PROVIDED DATA:
● ● ● ●
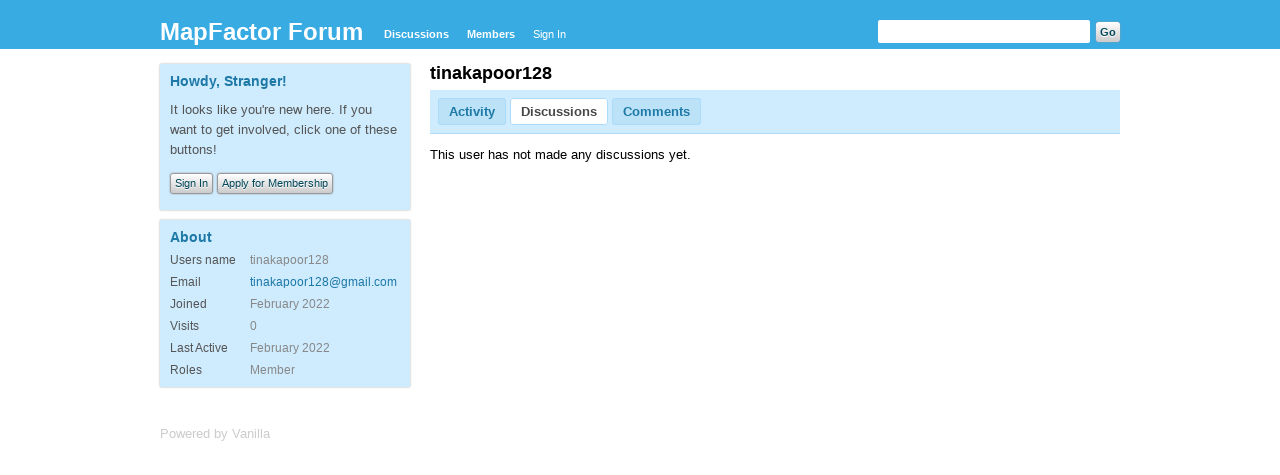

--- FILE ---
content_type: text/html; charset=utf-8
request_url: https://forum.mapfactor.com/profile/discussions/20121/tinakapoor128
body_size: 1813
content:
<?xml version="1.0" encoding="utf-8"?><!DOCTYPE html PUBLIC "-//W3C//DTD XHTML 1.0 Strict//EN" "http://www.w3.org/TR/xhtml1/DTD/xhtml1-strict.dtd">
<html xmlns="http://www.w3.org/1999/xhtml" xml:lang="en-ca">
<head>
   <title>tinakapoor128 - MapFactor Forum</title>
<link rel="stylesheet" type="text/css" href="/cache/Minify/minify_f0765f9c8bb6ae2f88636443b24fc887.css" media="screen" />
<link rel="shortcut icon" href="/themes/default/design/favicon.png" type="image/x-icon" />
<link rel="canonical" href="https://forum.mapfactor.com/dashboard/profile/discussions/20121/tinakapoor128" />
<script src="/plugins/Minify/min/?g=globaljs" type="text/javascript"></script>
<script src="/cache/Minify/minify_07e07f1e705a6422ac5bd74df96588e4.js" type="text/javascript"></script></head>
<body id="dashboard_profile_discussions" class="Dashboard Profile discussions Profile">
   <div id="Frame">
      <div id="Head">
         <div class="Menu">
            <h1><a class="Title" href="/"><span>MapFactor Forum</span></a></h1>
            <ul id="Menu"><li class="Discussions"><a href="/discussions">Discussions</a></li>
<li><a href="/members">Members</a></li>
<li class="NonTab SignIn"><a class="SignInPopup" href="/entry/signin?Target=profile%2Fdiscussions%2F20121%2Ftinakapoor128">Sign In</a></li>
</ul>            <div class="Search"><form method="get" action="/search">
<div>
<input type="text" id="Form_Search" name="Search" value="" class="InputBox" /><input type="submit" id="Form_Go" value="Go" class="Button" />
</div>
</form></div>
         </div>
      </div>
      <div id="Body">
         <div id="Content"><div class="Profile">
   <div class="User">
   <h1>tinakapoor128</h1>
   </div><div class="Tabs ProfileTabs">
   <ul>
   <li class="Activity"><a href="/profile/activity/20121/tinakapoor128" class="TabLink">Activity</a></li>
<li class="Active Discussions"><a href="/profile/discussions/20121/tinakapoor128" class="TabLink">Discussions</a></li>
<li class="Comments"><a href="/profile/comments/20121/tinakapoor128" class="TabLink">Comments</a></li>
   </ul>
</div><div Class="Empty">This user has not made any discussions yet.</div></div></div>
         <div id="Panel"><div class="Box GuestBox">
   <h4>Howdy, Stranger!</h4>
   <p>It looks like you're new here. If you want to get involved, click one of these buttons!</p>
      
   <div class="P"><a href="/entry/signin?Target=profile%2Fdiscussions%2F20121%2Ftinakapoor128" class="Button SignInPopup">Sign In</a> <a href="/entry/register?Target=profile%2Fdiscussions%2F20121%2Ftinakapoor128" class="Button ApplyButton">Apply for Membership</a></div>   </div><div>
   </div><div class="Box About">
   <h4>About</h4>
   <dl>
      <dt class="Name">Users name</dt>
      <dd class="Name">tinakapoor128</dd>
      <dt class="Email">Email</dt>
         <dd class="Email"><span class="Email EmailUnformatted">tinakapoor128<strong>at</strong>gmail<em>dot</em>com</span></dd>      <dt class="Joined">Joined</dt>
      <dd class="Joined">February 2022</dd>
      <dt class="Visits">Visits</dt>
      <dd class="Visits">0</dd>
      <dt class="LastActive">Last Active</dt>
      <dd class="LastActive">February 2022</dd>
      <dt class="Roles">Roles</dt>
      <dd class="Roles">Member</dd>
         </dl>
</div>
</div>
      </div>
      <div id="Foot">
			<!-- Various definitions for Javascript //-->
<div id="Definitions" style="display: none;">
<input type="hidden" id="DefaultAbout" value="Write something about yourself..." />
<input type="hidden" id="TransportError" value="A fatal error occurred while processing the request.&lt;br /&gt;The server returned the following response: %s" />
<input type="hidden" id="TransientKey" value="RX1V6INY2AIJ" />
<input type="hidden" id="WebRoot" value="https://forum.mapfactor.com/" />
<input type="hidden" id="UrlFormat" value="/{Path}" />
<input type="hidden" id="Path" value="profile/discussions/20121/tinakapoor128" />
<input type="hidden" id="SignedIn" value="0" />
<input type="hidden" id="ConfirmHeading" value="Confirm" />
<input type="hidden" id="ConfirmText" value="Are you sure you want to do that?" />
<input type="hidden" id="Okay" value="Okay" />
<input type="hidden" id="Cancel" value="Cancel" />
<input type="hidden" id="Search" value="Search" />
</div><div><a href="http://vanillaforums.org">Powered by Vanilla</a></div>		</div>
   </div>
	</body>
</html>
● ● ● ●
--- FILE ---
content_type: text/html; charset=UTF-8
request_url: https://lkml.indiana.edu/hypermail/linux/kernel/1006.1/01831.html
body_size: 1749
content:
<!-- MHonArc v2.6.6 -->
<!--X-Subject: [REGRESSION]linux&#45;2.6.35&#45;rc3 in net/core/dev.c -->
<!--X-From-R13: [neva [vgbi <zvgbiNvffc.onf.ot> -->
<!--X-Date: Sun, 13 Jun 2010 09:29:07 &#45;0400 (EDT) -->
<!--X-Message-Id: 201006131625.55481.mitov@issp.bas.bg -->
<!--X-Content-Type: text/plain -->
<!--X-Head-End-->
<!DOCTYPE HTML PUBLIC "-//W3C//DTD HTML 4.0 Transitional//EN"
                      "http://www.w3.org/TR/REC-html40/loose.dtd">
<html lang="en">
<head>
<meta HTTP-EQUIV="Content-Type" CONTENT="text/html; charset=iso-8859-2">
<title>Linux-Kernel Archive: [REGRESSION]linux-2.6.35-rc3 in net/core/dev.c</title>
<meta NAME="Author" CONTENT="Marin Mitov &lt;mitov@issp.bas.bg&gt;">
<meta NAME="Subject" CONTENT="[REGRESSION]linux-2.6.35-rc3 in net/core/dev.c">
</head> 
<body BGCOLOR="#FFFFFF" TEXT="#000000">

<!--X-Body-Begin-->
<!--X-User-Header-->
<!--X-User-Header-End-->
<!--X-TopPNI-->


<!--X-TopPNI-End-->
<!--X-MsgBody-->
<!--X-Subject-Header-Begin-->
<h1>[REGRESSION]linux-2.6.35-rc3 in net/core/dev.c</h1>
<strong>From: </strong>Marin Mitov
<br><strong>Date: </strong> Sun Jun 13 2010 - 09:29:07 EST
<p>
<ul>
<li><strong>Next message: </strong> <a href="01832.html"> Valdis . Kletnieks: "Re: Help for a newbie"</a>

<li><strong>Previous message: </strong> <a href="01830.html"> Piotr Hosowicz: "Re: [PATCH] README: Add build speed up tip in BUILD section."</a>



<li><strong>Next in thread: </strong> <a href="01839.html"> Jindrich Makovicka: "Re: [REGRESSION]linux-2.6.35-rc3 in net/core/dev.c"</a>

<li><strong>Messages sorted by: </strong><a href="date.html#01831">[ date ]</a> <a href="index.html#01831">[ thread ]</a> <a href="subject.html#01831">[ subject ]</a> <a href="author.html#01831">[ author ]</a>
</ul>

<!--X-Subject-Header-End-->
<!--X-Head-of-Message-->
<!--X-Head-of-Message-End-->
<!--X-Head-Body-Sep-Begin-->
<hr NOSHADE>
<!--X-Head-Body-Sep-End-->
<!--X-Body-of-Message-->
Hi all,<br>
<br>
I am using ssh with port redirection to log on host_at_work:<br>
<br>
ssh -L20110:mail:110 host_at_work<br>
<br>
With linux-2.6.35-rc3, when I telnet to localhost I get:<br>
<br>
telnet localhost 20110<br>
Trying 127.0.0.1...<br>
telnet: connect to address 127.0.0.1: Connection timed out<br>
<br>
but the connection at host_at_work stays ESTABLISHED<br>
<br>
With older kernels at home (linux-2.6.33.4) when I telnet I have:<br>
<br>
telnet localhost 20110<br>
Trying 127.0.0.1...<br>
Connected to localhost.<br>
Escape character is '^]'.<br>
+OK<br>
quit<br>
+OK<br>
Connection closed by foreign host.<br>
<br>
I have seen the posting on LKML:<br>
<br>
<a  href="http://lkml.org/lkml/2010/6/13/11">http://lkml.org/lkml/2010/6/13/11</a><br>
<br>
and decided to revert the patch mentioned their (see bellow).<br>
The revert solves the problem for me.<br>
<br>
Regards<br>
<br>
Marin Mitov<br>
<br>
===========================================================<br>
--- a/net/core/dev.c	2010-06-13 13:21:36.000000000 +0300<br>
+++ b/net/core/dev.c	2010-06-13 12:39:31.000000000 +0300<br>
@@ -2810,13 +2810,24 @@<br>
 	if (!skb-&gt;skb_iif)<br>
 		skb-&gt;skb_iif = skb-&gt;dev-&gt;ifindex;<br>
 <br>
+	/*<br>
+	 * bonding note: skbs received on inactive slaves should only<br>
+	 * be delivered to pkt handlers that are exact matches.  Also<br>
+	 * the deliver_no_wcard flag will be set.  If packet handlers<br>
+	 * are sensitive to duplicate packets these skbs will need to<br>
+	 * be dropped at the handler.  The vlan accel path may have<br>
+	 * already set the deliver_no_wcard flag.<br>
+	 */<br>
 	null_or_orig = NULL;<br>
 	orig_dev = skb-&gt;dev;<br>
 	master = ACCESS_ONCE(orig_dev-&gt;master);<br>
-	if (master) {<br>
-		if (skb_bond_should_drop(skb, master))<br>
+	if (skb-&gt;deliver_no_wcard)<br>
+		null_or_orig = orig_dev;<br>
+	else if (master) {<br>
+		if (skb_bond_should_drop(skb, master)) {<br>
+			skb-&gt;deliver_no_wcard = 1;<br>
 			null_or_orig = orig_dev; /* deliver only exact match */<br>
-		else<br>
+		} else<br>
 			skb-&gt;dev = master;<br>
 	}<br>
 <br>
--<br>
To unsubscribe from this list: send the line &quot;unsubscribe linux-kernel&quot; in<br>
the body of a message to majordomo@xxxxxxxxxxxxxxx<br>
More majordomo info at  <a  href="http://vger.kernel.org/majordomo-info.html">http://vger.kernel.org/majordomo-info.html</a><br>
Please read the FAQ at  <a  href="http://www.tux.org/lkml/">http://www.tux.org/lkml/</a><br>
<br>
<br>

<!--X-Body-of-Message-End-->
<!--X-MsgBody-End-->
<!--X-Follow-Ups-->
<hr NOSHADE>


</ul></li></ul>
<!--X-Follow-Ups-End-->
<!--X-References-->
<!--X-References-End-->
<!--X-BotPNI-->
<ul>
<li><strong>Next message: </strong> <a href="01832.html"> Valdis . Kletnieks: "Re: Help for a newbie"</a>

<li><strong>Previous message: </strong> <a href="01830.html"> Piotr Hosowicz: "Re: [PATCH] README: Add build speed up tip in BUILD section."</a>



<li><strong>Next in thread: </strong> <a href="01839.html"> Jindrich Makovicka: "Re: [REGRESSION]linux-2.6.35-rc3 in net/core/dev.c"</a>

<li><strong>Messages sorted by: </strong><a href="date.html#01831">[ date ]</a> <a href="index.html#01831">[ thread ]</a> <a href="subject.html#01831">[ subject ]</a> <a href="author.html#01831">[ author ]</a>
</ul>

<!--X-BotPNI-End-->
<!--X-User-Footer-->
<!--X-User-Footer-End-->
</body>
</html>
● ● ● ●
EXERCISE PROMPT: Look through the data above for the string "https" and copy every line where it appears.

ANSWER AREA:
request_url: https://forum.mapfactor.com/profile/discussions/20121/tinakapoor128
<link rel="canonical" href="https://forum.mapfactor.com/dashboard/profile/discussions/20121/tinakapoor128" />
<input type="hidden" id="WebRoot" value="https://forum.mapfactor.com/" />
request_url: https://lkml.indiana.edu/hypermail/linux/kernel/1006.1/01831.html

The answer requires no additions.